Rachel looked at them in despair, for what was she to reply to such
reasoning as this? Before she could make up her mind, their spokesman said
that a white man, Ibubesi, who said that he had often spoken with her,
asked leave to visit her in her house.
Now Rachel thought a while. Ishmael was the last person in the whole world
whom she wished to see. After the interview when they parted, and all that
had happened since, it could not be otherwise. She remembered the threats
he had uttered then, and to her father afterwards, the brutal and
revolting threats. Some of these had been directed against Noie, and
subsequently Noie was kidnapped by the Zulus. That those directed at
herself had not been fulfilled was, she felt sure, due to a lack of
opportunity alone.
Little wonder, then, that she feared and hated the man. Still he was of
white blood, and perhaps for this reason had authority among the Zulus,
who, as she knew, often consulted him. Moreover, notwithstanding his
vapourings, like the Zulus whose superstitions he had contracted, he
looked upon herself with something akin to fear. If she saw him she had no
cause to dread anything that he could do to her, at any rate in this
country where she was supreme, whereas on the other hand she might obtain
information from him which would be very useful, or make use of him to
enable her to escape from Zululand. On the whole, then, it seemed wisest
to grant him an interview, especially as she gathered from the fact that
the question was raised by Dingaan's indunas, that for some reason of his
own, the King hoped that she would do so.

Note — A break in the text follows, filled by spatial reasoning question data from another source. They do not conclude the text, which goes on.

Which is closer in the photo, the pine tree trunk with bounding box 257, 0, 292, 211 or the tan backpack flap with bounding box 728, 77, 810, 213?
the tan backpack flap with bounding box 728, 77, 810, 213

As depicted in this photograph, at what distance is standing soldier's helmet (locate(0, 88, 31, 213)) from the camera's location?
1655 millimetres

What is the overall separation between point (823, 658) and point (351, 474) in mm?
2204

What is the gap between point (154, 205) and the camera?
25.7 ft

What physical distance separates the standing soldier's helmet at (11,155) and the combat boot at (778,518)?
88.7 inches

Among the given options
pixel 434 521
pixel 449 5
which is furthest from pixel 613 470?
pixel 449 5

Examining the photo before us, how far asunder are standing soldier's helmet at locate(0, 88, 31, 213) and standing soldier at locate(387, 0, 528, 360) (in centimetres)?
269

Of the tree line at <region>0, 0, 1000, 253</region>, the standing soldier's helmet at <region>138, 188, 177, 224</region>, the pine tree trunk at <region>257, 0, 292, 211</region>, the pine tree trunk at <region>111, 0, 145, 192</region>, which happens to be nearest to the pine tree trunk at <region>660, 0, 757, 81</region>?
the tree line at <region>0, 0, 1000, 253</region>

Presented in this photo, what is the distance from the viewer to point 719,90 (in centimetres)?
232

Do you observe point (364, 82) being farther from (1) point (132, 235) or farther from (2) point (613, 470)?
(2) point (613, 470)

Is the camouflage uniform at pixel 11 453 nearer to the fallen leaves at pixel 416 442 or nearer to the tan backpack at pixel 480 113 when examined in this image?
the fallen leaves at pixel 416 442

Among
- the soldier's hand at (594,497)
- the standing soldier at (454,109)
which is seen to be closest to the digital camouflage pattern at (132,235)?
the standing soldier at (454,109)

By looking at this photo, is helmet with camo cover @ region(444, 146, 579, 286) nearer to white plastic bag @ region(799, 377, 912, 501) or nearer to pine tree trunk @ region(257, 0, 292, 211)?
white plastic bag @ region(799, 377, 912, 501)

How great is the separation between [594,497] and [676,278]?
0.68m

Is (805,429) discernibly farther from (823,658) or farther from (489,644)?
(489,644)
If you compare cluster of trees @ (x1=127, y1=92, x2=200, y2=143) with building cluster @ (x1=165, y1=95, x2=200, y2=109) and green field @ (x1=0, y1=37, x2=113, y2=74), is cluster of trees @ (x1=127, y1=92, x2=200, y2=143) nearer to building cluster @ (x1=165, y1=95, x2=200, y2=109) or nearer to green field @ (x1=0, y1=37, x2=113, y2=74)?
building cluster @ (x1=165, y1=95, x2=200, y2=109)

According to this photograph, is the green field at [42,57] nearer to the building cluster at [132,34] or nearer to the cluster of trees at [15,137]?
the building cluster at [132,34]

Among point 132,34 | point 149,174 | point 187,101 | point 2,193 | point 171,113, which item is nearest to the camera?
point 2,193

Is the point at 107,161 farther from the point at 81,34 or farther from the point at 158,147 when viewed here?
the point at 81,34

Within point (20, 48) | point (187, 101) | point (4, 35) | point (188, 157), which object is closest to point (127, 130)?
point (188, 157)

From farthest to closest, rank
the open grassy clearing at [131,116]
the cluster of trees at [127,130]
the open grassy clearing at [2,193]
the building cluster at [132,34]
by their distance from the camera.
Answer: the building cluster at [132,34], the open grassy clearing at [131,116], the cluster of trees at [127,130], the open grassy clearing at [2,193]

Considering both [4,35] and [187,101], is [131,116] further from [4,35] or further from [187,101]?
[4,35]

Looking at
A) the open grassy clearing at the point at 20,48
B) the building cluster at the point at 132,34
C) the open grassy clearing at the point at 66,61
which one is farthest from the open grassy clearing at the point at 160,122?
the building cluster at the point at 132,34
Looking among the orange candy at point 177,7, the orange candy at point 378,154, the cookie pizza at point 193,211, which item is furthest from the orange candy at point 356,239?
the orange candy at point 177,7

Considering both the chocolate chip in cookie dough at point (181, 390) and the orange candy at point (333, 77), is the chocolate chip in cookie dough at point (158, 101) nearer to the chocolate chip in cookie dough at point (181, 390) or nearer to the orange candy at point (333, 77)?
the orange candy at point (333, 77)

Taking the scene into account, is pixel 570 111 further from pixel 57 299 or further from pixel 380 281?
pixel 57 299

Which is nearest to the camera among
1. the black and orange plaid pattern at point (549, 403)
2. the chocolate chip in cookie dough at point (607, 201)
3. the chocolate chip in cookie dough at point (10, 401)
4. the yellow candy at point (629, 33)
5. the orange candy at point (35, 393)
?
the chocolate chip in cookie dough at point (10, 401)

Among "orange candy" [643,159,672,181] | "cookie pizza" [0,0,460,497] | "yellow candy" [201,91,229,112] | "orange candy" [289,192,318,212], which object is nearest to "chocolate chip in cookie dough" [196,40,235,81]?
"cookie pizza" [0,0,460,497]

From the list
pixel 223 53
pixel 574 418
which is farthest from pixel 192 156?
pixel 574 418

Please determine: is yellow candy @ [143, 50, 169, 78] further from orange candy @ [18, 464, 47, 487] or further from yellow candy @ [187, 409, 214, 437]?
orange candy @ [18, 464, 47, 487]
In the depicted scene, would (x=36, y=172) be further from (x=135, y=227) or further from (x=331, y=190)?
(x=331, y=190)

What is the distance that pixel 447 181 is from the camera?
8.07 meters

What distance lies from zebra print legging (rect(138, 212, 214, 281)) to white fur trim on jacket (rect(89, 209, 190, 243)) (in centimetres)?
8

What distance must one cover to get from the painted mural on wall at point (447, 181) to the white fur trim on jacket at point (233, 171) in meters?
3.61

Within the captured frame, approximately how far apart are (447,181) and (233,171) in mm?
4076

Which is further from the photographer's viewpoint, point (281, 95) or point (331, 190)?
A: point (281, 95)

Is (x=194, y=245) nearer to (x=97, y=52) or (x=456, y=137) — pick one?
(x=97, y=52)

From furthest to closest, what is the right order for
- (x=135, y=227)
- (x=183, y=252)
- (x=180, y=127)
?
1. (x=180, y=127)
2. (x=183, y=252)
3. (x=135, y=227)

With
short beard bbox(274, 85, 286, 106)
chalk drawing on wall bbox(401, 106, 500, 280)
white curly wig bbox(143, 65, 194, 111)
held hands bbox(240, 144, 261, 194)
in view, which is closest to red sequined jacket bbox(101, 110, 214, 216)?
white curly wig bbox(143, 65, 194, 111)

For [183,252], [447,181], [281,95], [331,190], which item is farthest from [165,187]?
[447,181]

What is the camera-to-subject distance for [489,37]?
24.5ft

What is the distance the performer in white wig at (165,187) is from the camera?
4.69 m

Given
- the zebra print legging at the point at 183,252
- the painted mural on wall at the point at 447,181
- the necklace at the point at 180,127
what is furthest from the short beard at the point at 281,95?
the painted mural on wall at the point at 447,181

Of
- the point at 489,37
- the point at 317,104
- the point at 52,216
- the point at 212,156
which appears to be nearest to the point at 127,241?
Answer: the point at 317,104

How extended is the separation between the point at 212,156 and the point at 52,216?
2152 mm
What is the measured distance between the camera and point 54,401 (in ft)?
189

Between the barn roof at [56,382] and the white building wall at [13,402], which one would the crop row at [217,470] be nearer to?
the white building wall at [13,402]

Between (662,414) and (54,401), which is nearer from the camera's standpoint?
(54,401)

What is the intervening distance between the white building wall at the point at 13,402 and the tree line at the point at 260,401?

Still she hesitated, loathing and despising him as she did.
"You have heard," she said in English to Noie, who stood behind her. "Now
what shall I say?"
"Say--come," answered Noie in the same tongue.
"Read his black heart and find out truth; he no can keep it from you.
Say--come with soldiers. If he behave bad, tell them kill him. They obey
you. No mind me. I not afraid of that wild beast now."
Then Rachel said to the indunas:
"I hear the King's word, and understand that he wishes me to receive this
Ibubesi. Yet I know that man, as I know all men, white and black. He is an
evil man, and it is not my pleasure to speak with him alone. Let him come
with a guard of six captains, and let the captains be armed with spears,
so that if I give the word there may be an end of this Ibubesi."
Then the messengers saluted and departed as before.
On the morrow at about the same hour a praiser, or herald, arrived
outside the inner fence of the kraal, and after he had shouted out
Rachel's titles, attributes, beauties and supernatural powers for at least
ten minutes, never repeating himself, announced that the indunas of the
King were without accompanied by the white man, Ibubesi, awaiting her
permission to enter. She gave it through Noie; and, the horn wand in her
hand, seated herself upon a carved stool in front of the great hut.
Presently an altercation arose upon the further side of the reed fence in
which she recognised Ishmael's strident voice, mingled with the deeper
tones of the Zulus, who seemed to be insisting upon something.
"They command him to take off his headdress," said Noie, "and threaten to
beat him if he will not."
"Go, tell them to admit him as he is, that I may see his face, and learn
if he be the white man whom I knew, or another," answered Rachel, and she
went.
Then the gate was opened and the messengers were led in by women. After
these came six captains, carrying broad spears, as she had commanded, and
last of all Ishmael himself. Rachel's whole nature shrank at the sight of
his dark, handsome features. She loathed the man now as always; her
instinct warned her of danger at his hands. Also she remembered his
threats when last they met and she rejected him, and what had passed
between him and her father on the following day. But of all this she
showed nothing, remaining seated in silence with calm, set face.